Cavanaugh Capital Management Specializing in Active Fixed Income and Passive Equity Strategies
 

Treasury Unveils Plan to Remove Toxic Assets
March 31, 2009
By: Tom D.D. Graff, Managing Director

After nearly five months of anticipation, the Treasury Department and Federal Reserve have finally released a plan to remove toxic assets from bank balance sheets. This is a crucial step in ending the vicious cycle of asset valuation declines, requiring further bank bailouts, which then results in more fear and more asset valuation declines.

Unfortunately, the plan may not be all it could be. The plan has two major parts: the Legacy Securities Program and the Legacy Loans Program.

The outline of the Legacy Securities Program suggests it will be a smashing success.

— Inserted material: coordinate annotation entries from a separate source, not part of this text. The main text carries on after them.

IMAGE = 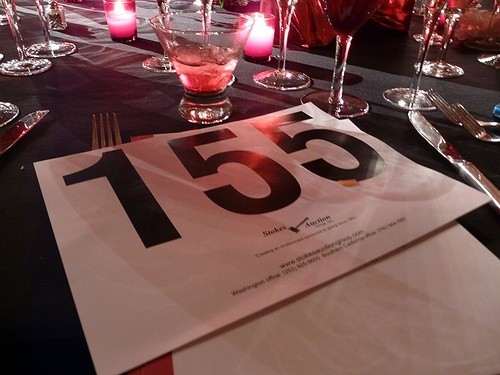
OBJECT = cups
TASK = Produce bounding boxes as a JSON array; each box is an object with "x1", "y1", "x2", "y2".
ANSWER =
[
  {"x1": 242, "y1": 12, "x2": 275, "y2": 62},
  {"x1": 104, "y1": 0, "x2": 138, "y2": 44},
  {"x1": 150, "y1": 11, "x2": 247, "y2": 124}
]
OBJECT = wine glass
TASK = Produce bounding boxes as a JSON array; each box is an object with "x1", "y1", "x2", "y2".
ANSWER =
[
  {"x1": 142, "y1": 0, "x2": 179, "y2": 72},
  {"x1": 251, "y1": 0, "x2": 310, "y2": 91},
  {"x1": 301, "y1": 0, "x2": 383, "y2": 119},
  {"x1": 384, "y1": 0, "x2": 446, "y2": 111},
  {"x1": 0, "y1": 0, "x2": 52, "y2": 76},
  {"x1": 24, "y1": 0, "x2": 77, "y2": 58},
  {"x1": 413, "y1": 0, "x2": 453, "y2": 45},
  {"x1": 415, "y1": 0, "x2": 464, "y2": 76},
  {"x1": 201, "y1": 0, "x2": 214, "y2": 56}
]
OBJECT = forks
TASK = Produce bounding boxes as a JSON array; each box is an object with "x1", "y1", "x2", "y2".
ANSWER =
[
  {"x1": 91, "y1": 113, "x2": 121, "y2": 151},
  {"x1": 425, "y1": 88, "x2": 500, "y2": 128},
  {"x1": 450, "y1": 103, "x2": 500, "y2": 146}
]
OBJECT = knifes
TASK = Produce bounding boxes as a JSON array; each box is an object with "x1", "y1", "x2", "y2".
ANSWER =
[
  {"x1": 408, "y1": 111, "x2": 500, "y2": 213},
  {"x1": 0, "y1": 110, "x2": 54, "y2": 155}
]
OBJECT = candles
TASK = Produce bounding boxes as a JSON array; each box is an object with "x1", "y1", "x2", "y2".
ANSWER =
[
  {"x1": 103, "y1": 0, "x2": 137, "y2": 43},
  {"x1": 240, "y1": 13, "x2": 276, "y2": 62}
]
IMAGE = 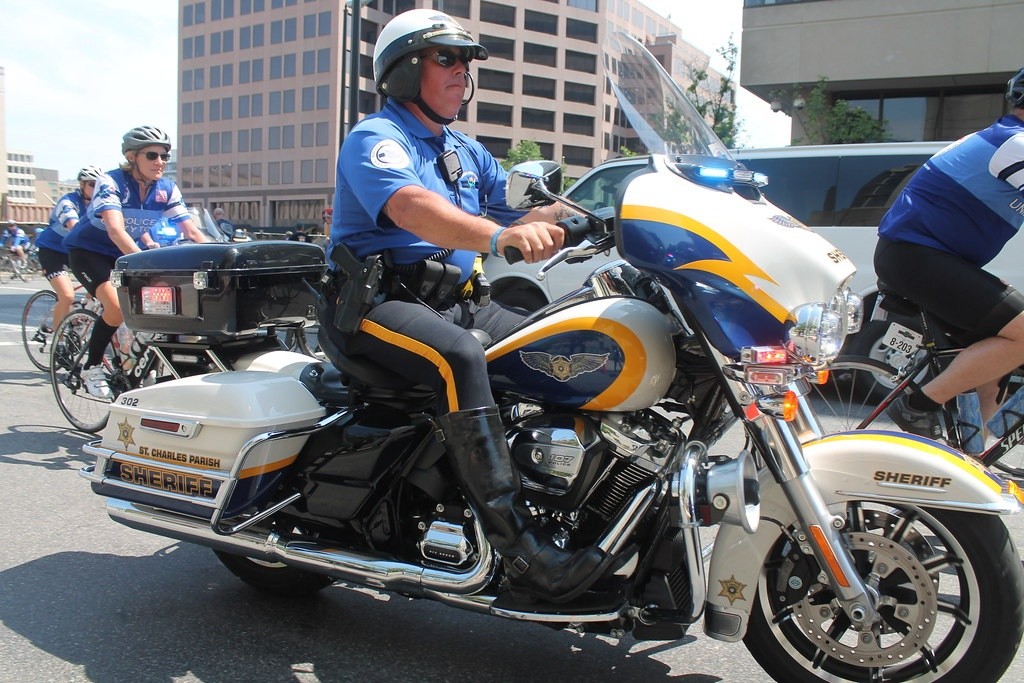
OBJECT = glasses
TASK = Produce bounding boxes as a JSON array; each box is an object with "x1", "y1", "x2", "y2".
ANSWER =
[
  {"x1": 83, "y1": 180, "x2": 96, "y2": 188},
  {"x1": 417, "y1": 49, "x2": 471, "y2": 72},
  {"x1": 137, "y1": 150, "x2": 172, "y2": 162}
]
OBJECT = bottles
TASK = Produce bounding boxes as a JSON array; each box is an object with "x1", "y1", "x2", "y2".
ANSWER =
[
  {"x1": 89, "y1": 300, "x2": 103, "y2": 320},
  {"x1": 986, "y1": 385, "x2": 1024, "y2": 438},
  {"x1": 116, "y1": 322, "x2": 133, "y2": 370},
  {"x1": 129, "y1": 332, "x2": 154, "y2": 358},
  {"x1": 956, "y1": 387, "x2": 984, "y2": 454}
]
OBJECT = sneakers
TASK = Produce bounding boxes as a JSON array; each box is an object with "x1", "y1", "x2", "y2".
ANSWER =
[
  {"x1": 79, "y1": 363, "x2": 113, "y2": 398},
  {"x1": 885, "y1": 393, "x2": 943, "y2": 440}
]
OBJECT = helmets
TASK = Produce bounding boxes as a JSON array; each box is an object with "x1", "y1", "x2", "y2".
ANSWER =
[
  {"x1": 35, "y1": 228, "x2": 46, "y2": 233},
  {"x1": 1006, "y1": 68, "x2": 1024, "y2": 101},
  {"x1": 6, "y1": 219, "x2": 16, "y2": 226},
  {"x1": 78, "y1": 165, "x2": 104, "y2": 182},
  {"x1": 373, "y1": 7, "x2": 490, "y2": 102},
  {"x1": 122, "y1": 126, "x2": 171, "y2": 156}
]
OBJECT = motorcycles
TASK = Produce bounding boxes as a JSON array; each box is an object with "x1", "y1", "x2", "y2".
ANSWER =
[{"x1": 80, "y1": 24, "x2": 1024, "y2": 683}]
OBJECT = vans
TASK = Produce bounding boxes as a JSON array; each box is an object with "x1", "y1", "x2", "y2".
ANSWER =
[{"x1": 544, "y1": 137, "x2": 1024, "y2": 406}]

It is aimed at securities that have been severely impaired from both a credit and liquidity perspective: collateralized loan obligations, residential asset-backed securities, commercial mortgage-backed securities, and so forth.

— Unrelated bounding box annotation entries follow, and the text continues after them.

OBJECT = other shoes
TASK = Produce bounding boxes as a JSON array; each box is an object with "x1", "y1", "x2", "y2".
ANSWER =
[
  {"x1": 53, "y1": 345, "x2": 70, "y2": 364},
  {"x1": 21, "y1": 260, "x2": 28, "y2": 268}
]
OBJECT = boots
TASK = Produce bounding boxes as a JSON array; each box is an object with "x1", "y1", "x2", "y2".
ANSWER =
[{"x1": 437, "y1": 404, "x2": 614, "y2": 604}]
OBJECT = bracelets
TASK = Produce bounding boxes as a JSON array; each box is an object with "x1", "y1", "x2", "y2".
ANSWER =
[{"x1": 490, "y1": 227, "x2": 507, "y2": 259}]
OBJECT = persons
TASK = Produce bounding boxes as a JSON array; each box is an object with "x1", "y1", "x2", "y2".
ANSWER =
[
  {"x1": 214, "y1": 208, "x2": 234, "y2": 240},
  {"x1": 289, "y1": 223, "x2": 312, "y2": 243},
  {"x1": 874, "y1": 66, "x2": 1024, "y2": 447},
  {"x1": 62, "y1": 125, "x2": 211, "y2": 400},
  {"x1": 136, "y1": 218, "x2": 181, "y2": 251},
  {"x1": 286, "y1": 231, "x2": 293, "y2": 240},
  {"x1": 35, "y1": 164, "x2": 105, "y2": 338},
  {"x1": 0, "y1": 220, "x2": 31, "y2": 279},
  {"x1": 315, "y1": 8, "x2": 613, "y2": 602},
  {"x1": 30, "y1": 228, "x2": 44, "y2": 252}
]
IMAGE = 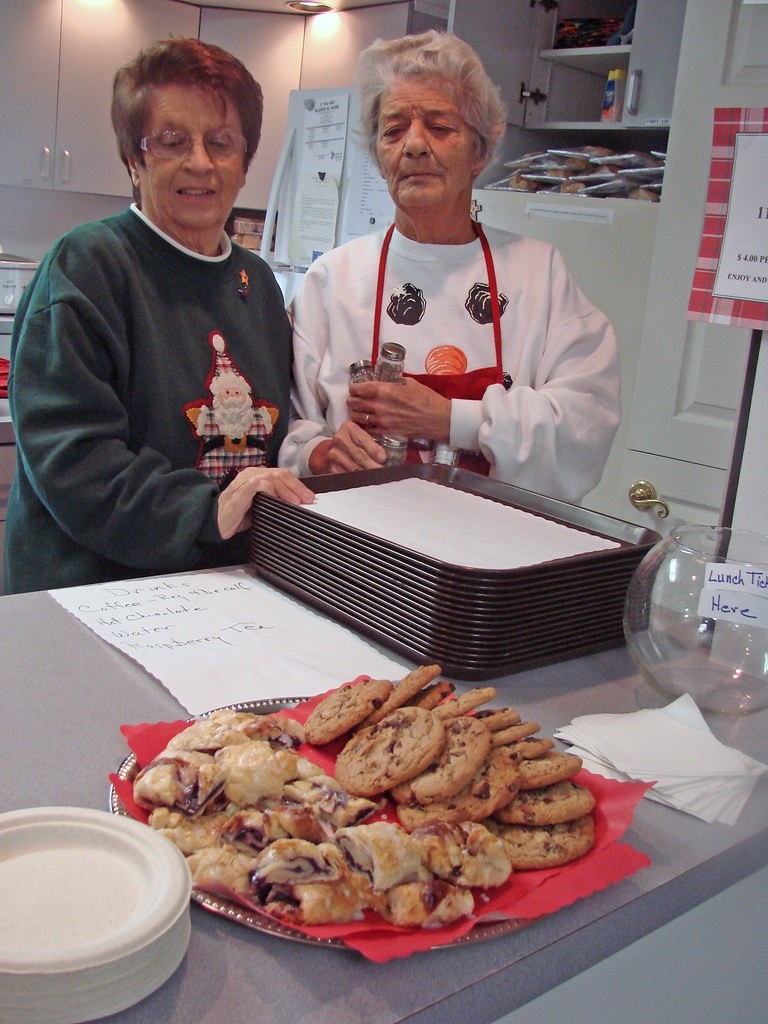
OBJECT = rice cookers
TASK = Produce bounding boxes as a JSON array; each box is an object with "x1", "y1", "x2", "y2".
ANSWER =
[{"x1": 0, "y1": 244, "x2": 41, "y2": 314}]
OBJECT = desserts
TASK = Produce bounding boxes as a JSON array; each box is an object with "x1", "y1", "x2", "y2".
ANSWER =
[{"x1": 130, "y1": 708, "x2": 515, "y2": 929}]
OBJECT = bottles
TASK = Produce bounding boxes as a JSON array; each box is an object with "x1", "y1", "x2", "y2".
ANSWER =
[
  {"x1": 379, "y1": 435, "x2": 408, "y2": 468},
  {"x1": 347, "y1": 359, "x2": 375, "y2": 389},
  {"x1": 600, "y1": 67, "x2": 626, "y2": 122},
  {"x1": 373, "y1": 343, "x2": 407, "y2": 383}
]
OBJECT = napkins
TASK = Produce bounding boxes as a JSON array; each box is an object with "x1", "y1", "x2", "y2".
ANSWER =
[{"x1": 554, "y1": 689, "x2": 768, "y2": 827}]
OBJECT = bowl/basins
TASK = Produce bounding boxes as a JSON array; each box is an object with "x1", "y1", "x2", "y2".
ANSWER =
[
  {"x1": 0, "y1": 399, "x2": 17, "y2": 444},
  {"x1": 233, "y1": 221, "x2": 276, "y2": 251},
  {"x1": 622, "y1": 524, "x2": 768, "y2": 715}
]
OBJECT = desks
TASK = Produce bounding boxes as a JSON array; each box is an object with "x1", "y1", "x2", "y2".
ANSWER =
[{"x1": 0, "y1": 565, "x2": 768, "y2": 1024}]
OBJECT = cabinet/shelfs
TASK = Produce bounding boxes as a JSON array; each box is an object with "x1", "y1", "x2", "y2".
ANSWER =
[{"x1": 0, "y1": 0, "x2": 686, "y2": 220}]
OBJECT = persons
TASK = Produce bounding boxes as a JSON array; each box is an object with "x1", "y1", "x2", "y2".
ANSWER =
[
  {"x1": 279, "y1": 29, "x2": 622, "y2": 507},
  {"x1": 3, "y1": 36, "x2": 316, "y2": 599}
]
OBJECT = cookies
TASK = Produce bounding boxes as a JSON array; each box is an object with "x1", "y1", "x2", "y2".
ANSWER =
[{"x1": 302, "y1": 660, "x2": 595, "y2": 870}]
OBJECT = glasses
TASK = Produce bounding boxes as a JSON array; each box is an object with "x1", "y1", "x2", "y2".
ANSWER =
[{"x1": 137, "y1": 129, "x2": 247, "y2": 160}]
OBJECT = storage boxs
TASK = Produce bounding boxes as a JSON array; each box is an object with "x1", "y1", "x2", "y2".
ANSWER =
[{"x1": 229, "y1": 221, "x2": 278, "y2": 250}]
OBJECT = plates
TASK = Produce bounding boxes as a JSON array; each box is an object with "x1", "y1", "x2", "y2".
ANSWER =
[
  {"x1": 0, "y1": 804, "x2": 193, "y2": 1024},
  {"x1": 109, "y1": 695, "x2": 544, "y2": 950}
]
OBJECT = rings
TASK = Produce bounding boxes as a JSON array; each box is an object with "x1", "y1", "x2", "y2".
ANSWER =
[{"x1": 363, "y1": 413, "x2": 372, "y2": 422}]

The Treasury will turn these credit- and liquidity-impaired sectors into just credit-impaired sectors, which will improve the value of these securities. Since financial institutions have already marked these securities to market, an improvement in the actual value of the instruments ought to result in an improvement of balance sheets.

Unfortunately, the outlook for the Legacy Loans Program is much weaker. Loans are generally not accounted for on a mark-to-market basis, but as book value less a loan loss reserve. The reserve is estimated based on the next two years of expected credit losses. Very few loans are currently held at less than 90% of the original book value. Unless the Treasury buys assets at $90 or more, banks won't sell.

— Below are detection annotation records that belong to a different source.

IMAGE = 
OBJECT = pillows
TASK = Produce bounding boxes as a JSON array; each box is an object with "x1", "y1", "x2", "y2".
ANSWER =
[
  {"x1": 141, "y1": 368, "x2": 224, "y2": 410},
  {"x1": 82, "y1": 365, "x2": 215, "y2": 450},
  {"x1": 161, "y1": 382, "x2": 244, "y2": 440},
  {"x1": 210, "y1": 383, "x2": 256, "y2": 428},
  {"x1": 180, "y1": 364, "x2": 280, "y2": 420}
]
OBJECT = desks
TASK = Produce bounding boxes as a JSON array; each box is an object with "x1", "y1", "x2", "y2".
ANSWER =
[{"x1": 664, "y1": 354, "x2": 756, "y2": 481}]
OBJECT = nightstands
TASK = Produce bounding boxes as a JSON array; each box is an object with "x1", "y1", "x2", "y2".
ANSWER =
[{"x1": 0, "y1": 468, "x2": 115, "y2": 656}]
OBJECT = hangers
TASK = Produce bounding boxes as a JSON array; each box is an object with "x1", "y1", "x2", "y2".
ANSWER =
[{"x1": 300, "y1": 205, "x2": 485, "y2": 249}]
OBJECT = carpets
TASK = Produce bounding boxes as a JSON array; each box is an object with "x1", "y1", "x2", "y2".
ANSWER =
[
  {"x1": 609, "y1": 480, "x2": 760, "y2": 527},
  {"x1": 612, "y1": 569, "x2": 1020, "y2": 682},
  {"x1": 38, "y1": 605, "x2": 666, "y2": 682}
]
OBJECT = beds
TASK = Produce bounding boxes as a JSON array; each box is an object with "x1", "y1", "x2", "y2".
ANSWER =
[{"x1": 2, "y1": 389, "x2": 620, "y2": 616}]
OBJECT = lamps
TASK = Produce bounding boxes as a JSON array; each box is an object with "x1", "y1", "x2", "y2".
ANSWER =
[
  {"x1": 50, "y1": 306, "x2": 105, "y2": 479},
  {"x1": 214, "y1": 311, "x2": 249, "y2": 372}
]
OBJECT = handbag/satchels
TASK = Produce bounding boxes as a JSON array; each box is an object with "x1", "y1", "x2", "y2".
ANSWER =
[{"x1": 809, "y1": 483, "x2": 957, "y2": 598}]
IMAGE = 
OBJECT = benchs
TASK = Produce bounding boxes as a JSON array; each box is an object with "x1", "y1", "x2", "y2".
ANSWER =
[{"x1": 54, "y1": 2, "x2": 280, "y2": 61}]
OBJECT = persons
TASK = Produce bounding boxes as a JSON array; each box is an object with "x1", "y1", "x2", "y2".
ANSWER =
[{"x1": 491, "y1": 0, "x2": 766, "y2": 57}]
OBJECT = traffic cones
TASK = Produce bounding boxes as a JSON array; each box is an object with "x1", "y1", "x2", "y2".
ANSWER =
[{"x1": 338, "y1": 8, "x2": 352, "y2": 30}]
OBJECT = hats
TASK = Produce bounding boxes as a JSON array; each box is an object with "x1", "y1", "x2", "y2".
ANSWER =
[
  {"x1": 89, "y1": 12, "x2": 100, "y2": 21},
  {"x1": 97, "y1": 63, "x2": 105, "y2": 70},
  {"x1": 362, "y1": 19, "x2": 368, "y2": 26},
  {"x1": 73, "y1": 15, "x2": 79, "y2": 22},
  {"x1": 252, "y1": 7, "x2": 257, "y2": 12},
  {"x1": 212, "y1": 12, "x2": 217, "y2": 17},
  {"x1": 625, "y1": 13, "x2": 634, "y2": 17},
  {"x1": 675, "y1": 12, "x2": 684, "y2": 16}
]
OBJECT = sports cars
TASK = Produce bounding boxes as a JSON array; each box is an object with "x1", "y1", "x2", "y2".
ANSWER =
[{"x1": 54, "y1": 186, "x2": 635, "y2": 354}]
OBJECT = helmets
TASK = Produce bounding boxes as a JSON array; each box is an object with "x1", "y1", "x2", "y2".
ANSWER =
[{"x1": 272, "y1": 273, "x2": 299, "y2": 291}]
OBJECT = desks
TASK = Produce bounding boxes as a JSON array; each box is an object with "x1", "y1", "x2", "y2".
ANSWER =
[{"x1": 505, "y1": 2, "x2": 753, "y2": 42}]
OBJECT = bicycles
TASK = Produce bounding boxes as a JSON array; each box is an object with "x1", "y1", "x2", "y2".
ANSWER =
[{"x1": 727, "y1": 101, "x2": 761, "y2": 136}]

While we do not know the final rules under which the Public-Private Investment Funds (PPIF) will operate, we can start to make some estimations about how much the PPIF might be willing to pay for certain assets.

For example, CCM has calculated that a typical portfolio of high-quality prime home equity loans would be valued by the Loan Program around $82. At that price, no bank will sell. CCM has estimated that Bank of America has roughly $250 billion of high-quality home equity loans with greater than 90% loan-to-value. The bank seems to have about 10% in losses provisioned on this portfolio. In effect, these loans are "marked" at $90. If they sold at $82, they would suffer an 8% loss versus their capital, or $20 billion. Currently Bank of America has tangible equity of $48.9 billion. Clearly the bank cannot afford to make this sale.

This is not to say that the Program will have no effect, but it will not likely be used by relatively strong banks. It is more likely to be used by weaker banks to raise cash, or possibly even by the FDIC in consort with selling off the assets of failed banks. Rather than prevent bad banks from failing, the program may allow for a more orderly dissolution of failed banks.

The program will also serve as a ready bid, even if it’s at a relatively low price, for any bank asset. This could in turn create more confidence in good bank’s liquidity position.

Regardless, we do not see this plan as substantially improving bank capital nor creating more visibility around residential lending losses. In such an environment, gauging the risk/reward of any financial bond or stock is nearly impossible.